After retirement, even though income decreases, expenses continue. In such a situation, proper financial planning is very important. That’s why senior citizens should invest their money in a safe option that offers good interest and is risk-free. The Senior Citizen Savings Scheme (SCSS) is a secure and beneficial choice for retired individuals, providing financial stability along with a regular income. By making a lump sum investment in this scheme, one can enjoy the benefits of guaranteed income and tax exemption.
The Senior Citizen Savings Scheme (SCSS) is government-backed, so there is no risk of losing your money. What makes this scheme special is the interest it offers. The SCSS provides an annual interest rate of 8.2%, which is higher than other traditional investment options like Fixed Deposits (FDs). Additionally, investments in this scheme are eligible for tax exemption under Section 80C of the Income Tax Act.

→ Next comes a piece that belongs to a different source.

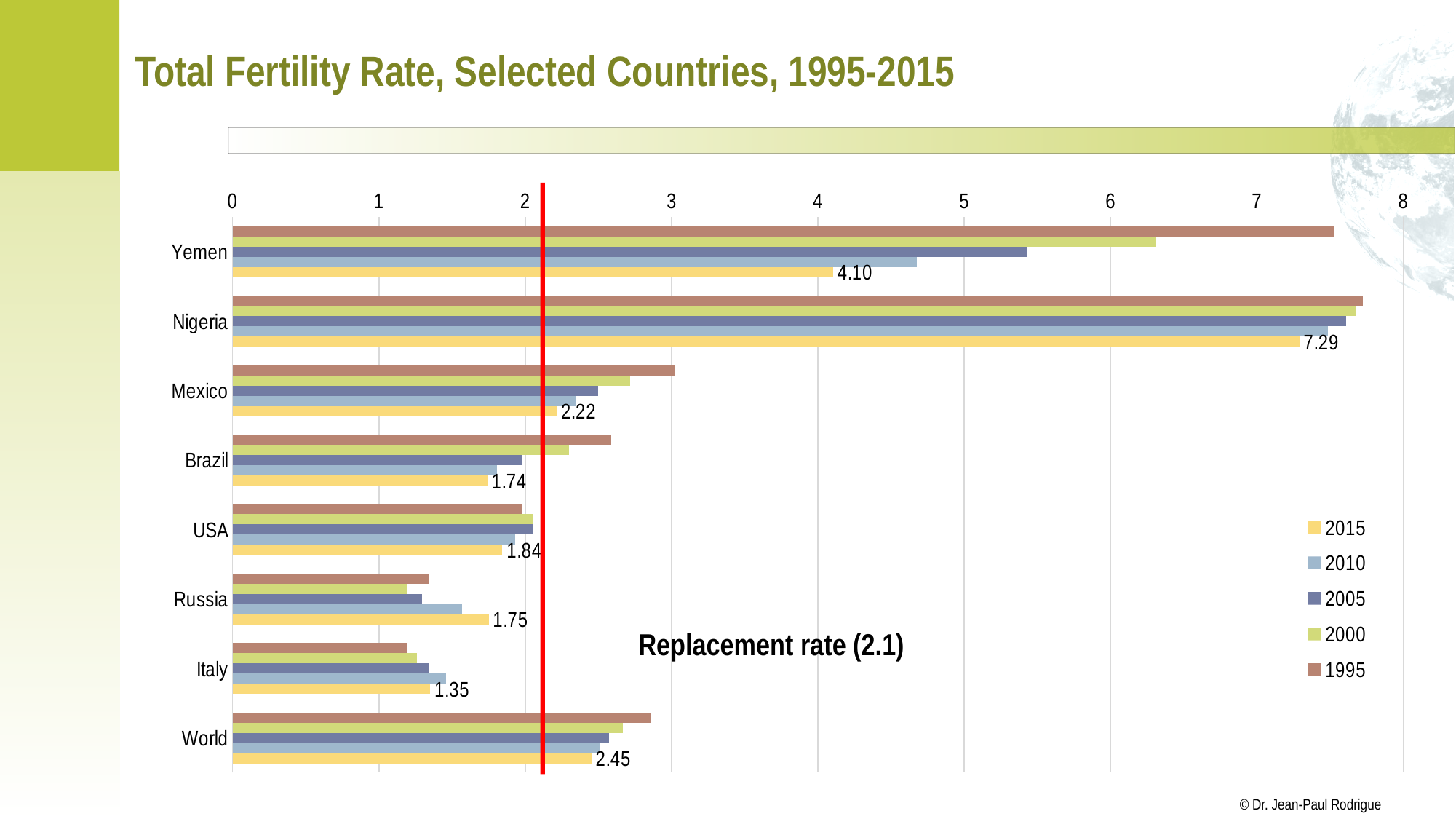
Which category has the lowest total fertility rate in 2015? Italy Is the 1995 value for Russia greater or less than 2? less Which country has the highest total fertility rate in 2015? Nigeria How many series does the legend list? 5 Is the 1995 value for Yemen greater or less than 7? greater What is the 2015 value shown for Italy? 1.35 How many countries or categories are shown on the chart? 8 What is the 2015 value shown for World? 2.45 What is the total fertility rate for Nigeria in 2015? 7.29 What is the total fertility rate for Yemen in 2015? 4.10 Which has the larger 2015 value, USA or Russia? USA What is the difference between the 2015 values for Nigeria and Yemen? 3.19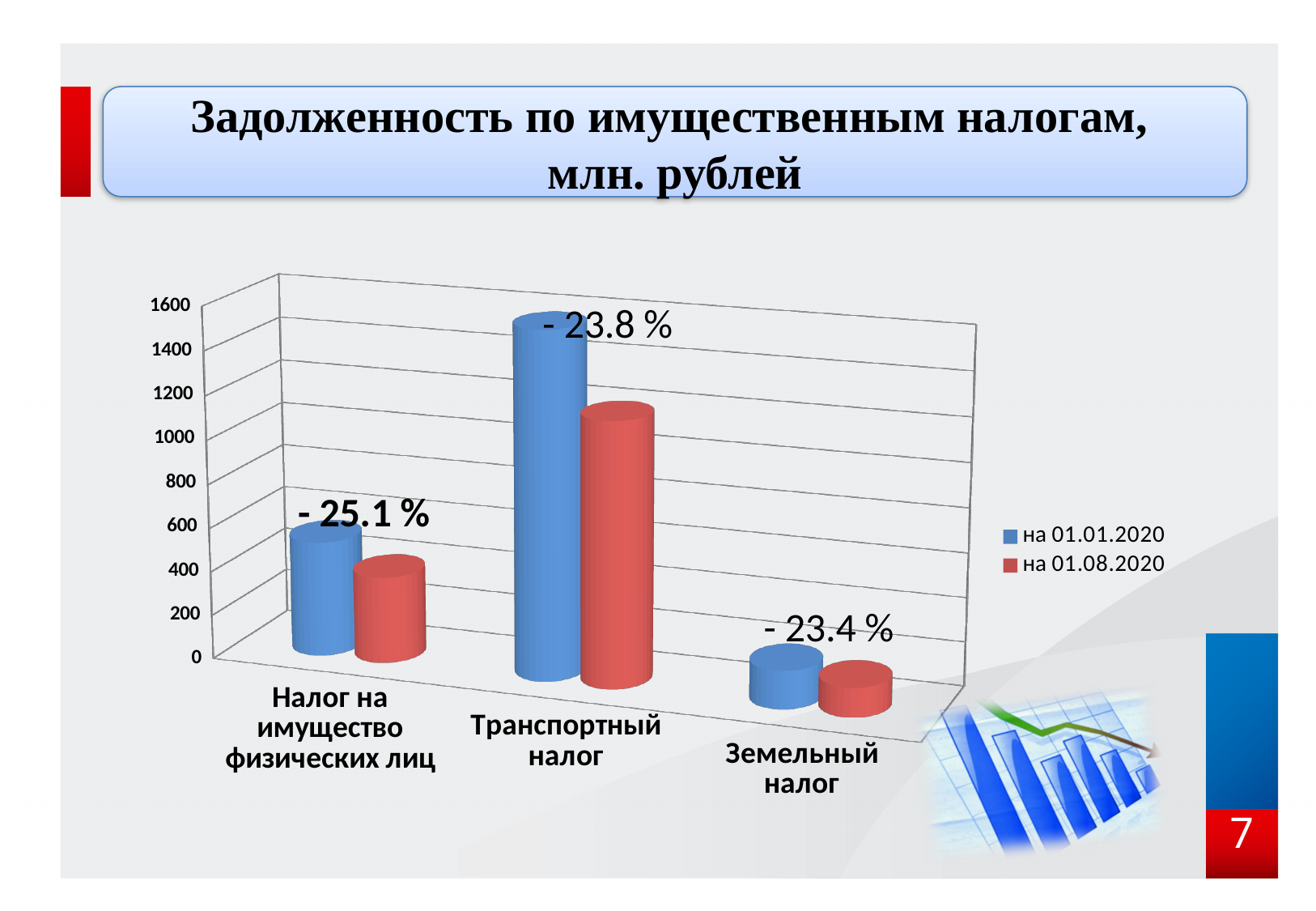
Which tax category has the lowest debt as of 01.08.2020? Земельный налог Is the value for Налог на имущество физических лиц as of 01.01.2020 greater or less than 800? less Is the value for Транспортный налог as of 01.01.2020 greater or less than 1000? greater For Транспортный налог, which is larger: the value as of 01.01.2020 or as of 01.08.2020? на 01.01.2020 What percentage change is printed above the bars for Налог на имущество физических лиц? - 25.1 % How many series does the chart legend list? 2 How many tax categories are shown on the x axis of the chart? 3 What kind of chart is shown on the slide? bar chart Which tax category has the highest debt as of 01.01.2020? Транспортный налог Is the value for Земельный налог as of 01.01.2020 greater or less than 400? less What percentage change is printed above the bars for Земельный налог? - 23.4 % What are the two series named in the chart legend? на 01.01.2020 and на 01.08.2020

Guaranteed Income of Rs 2 Lakh on Rs 5 Lakh Investment
According to the SCSS calculator, if you invest Rs 5,00,000 in a lump sum, the total amount will grow to Rs 7,05,000 in 5 years. You will earn Rs 2,05,000 as interest, and every quarter, Rs 10,250 will be credited to your account.
Minimum Investment Requirement
You can start investing in the SCSS with just Rs 1,000. The maximum investment limit is Rs 30 lakh. The scheme has a maturity period of 5 years, after which the invested amount is returned along with the earned interest.
Eligibility for Investment
Senior citizens aged 60 years or above.
Retired government employees aged 55-60 years, if the investment is made within one month of retirement.
Retired defense personnel aged 50-60 years.
Tax Rules on Interest
If the total annual interest from all SCSS accounts exceeds Rs 50,000, TDS (Tax Deducted at Source) will be deducted. However, you can avoid this by submitting Form 15G/15H.
Key Features of the SCSS Account
- Joint Account: A husband and wife can open a joint account, with a combined investment limit of Rs 30 lakh.
- Interest Payment: The interest is paid quarterly. It can be withdrawn via auto credit into a savings account or through ECS.